EJERCICIOS:
a – Por favor, transcribe sin cambios un fragmento del texto: empieza en las palabras "Si miramos esto" y detente tras "ni puedan juzgarlo.".
b – Responde con datos del texto:
(i) ¿Qué hace él ahora cuando llega cansado a casa?
(ii) ¿En qué se ha convertido hacer el amor, según el texto?
(iii) ¿Qué dos ejemplos de mujeres prohibidas aparecen entre paréntesis?

TEXTO:
══════════

De novios todo fue maravilloso, él se desvivía en atenciones, siempre le hacía regalos y, ahora, con el paso del tiempo llega cansado a casa, se tumba en el sillón a ver el fútbol, no recuerda fechas de cumpleaños, ni aniversarios, no tiene “detalles”.
Ella, en silencio, espera que llegue su príncipe azul que la saque del letargo y, sin embargo, todo es un agobio, todo una rutina que se traslada a la cama donde los encuentros eróticos se han ido borrando y hacer el amor se ha convertido en un ejercicio mecánico, en un trámite casi burocrático.
Si miramos esto último desde la posición del hombre, con frecuencia una cuestión moral lo ha llevado, inconscientemente, a separar las corrientes cariñosa y sexual. En estos casos, el hombre sólo desarrolla su plena potencia sexual con mujeres prohibidas (la mujer de otro, prostitutas), cosa que no se permite con la “propia” mujer. Solo experimenta un pleno goce sexual cuando puede entregarse sin escrúpulos a la satisfacción, eligiendo para ello mujeres en las que no pueda suponer repugnancias y que no conozcan las demás circunstancias de su vida, ni puedan juzgarlo.
También las mujeres aparecen sometidas a consecuencias análogas emanadas de su educación. Así, muchas veces, cuando tanto gozaron mientras las relaciones estaban prohibidas por sus padres o porque no había donde hacerlo y solo a escondidas era posible el goce, la convivencia hace el efecto de ausencia de deseo y no proporciona ya aquella plenitud.

══════════

DATOS PROPORCIONADOS:

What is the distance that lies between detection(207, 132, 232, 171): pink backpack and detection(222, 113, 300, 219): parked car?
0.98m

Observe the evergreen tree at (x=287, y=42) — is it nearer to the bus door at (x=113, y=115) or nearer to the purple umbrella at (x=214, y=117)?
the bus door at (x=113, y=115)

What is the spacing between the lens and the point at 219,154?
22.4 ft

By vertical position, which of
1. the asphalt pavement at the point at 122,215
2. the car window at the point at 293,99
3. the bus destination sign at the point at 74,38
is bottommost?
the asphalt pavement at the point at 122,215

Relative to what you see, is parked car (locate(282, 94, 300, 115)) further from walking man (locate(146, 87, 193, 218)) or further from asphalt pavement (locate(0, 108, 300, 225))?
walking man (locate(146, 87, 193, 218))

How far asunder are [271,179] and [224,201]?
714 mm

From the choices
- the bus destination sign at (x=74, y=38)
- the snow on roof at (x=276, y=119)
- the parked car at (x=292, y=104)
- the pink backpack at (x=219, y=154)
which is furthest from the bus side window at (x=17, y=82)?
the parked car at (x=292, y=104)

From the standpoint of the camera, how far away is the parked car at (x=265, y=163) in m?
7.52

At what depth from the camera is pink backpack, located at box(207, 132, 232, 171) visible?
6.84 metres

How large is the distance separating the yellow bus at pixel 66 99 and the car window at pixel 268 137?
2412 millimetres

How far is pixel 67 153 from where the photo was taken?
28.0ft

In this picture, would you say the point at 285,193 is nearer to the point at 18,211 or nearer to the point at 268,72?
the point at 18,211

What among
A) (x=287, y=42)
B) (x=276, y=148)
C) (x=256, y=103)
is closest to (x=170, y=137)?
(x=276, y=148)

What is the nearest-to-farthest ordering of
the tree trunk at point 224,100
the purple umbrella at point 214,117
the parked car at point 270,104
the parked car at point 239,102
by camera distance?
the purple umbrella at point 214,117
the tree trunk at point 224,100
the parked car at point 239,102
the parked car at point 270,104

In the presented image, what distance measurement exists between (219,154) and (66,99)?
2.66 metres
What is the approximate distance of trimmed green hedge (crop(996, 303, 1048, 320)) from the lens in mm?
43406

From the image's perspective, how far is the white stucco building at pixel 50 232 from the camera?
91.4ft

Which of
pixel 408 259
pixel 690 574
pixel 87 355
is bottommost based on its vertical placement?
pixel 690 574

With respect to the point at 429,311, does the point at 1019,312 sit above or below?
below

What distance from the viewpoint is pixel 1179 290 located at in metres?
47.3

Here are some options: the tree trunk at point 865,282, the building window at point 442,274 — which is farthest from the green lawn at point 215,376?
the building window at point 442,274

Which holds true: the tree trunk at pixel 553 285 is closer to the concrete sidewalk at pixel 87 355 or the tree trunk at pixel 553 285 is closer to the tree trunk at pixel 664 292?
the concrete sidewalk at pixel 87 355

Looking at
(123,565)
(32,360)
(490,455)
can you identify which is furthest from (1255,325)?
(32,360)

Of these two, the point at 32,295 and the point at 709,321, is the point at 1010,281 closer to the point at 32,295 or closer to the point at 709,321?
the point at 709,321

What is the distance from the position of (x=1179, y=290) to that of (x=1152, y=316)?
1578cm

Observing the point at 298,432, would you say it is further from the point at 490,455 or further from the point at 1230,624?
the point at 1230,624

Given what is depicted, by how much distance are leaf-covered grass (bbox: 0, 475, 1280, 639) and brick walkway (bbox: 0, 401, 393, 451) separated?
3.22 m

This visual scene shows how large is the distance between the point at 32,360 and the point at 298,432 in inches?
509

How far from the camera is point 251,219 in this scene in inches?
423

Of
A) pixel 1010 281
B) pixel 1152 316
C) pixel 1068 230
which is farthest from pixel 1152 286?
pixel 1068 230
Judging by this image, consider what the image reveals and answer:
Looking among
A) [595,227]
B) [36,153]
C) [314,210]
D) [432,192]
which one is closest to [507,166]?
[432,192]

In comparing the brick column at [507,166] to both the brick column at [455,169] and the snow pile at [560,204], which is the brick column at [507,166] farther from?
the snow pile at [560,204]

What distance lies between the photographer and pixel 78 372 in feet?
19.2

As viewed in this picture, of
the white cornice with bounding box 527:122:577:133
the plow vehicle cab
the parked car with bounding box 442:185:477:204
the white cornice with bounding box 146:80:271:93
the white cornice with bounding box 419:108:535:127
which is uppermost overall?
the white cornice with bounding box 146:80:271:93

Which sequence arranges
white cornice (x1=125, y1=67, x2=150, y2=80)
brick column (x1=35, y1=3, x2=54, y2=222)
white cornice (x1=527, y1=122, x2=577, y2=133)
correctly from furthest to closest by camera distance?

══════════

RESPUESTAS:
a –
Si miramos esto último desde la posición del hombre, con frecuencia una cuestión moral lo ha llevado, inconscientemente, a separar las corrientes cariñosa y sexual. En estos casos, el hombre sólo desarrolla su plena potencia sexual con mujeres prohibidas (la mujer de otro, prostitutas), cosa que no se permite con la “propia” mujer. Solo experimenta un pleno goce sexual cuando puede entregarse sin escrúpulos a la satisfacción, eligiendo para ello mujeres en las que no pueda suponer repugnancias y que no conozcan las demás circunstancias de su vida, ni puedan juzgarlo.

b –
(i) Se tumba en el sillón a ver el fútbol.
(ii) En un ejercicio mecánico, en un trámite casi burocrático.
(iii) La mujer de otro y prostitutas.